(director: Ilya Naishuller; screenwriter: Derek Kolstad; cinematographer: Pawel Pogorzelski; editors: William Yeh, Evan Schiff; music: David Buckley; cast: Bob Odenkirk (Hutch Mansell), Aleksey Serebryakov (Yulian Kuznetsov), Connie Nielsen (Becca Mansell), Christopher Lloyd (David Mansell), RZA (Harry Mansell), J.P. Manoux (Pentagon Darren), Humberly Gonzalez (Lupita Martin), Edsson Morales (Luis Martin), Gage Munroe (Blake Mansell), Stephanie Sy (Realtor), Kristen Harris (Detective), Michael Ironside (Eddie Williams), Colin Salmon (The Barber), Billy MacLellan (Charlie Williams); Runtime: 92; MPAA Rating: R; producers: Kelly McCormick, David Leitch, Braden Aftergood, Bob Odenkirk, Marc Provissiero; Universal; 2021)
“Made for box-office success and to give the undemanding viewers all the familiar thrills they never seem to tire of.”
Reviewed by Dennis Schwartz
The Moscow-born, London-raised Ilya Naishuller (“Hardcore Henry”) directs this high-octane formula thriller. It’s a film closely resembling one of those John Wick fiery ones (it borrows much from those films). And why not since it’s written by Derek Kolstad, who wrote Keanu Reeves’s “John Wick” trilogy.
The fiftysomething, mild-mannered, regular guy Hutch Mansell (Bob Odenkirk, former SNL writer and cult comedy star of “Mr. Show”), is the film’s so-called secretive Nobody. He’s living a quiet suburban life as a family man, married to the sweet Becca (Connie Nielsen), and his nuclear family consists of a teenage son Blake (Gage Munroe) and a younger daughter, Abby (Paisley Cadorath).
Hutch commutes by city bus to his accountant job at a machine shop run by his father-in-law Eddie (Michael Ironside).
One night a team of two masked burglars (Humberly González and Edsson Morales), one with a gun, break into the house. Hutch gives them cash and his watch, until Blake suddenly appears and jumps the armed man but Hutch declines to knock-out the woman with his golf club. His son thinks dad’s a coward for letting them get away. Word of his yellow streak spreads to his workplace, where his crude ex-army macho brother-in-law Charlie (Billy MacLellan), looks at him in a queasy way questioning his manhood.

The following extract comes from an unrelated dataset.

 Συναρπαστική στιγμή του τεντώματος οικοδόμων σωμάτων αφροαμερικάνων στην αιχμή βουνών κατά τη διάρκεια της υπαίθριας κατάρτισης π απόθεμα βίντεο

We get an inkling that Hutch had a dark past, as he contacts his nursing home-bound dad (Christopher Lloyd) and the black musician Harry Mansell (RZA), a player in his old life, where he tells us “I used to be an auditor for some agency, the LAST guy you want to see.”
Because his daughter’s favorite bracelet was robbed and she’s upset, Hutch decides to go after the burglars to teach them a lesson while retrieving the stolen goods. From a tattoo he spotted on the thief, he tracks them down and retrieves his stuff. But pities them when he sees they have a child. They pay back his kindness by getting some thugs, led by Teddy Kuznetsov (Aleksandr Pal), to attack him on the bus he commutes on. When he gives them an ass-kicking, Teddy runs to his Russian gang lord brother, Yulian Kuznetsov (Alexey Serebryakov), who sends over all his boys to pay back Hutch.
No longer timid, Hutch confronts the bad Russians with some great fight moves and makes with a funny: “I hope these assholes like hospital food.”
It’s that kind of crowd-pleasing shallow film, made for box-office success and to give its undemanding viewers all the familiar thrills they never seem to tire of. The arch villain played by Aleksey Serebryakov is moderately effective, as is everything here if you don’t try to compare it to a better Scorsese thriller but keep it in check with the recent batch of pleasing Liam Neeson superficial commercial ones.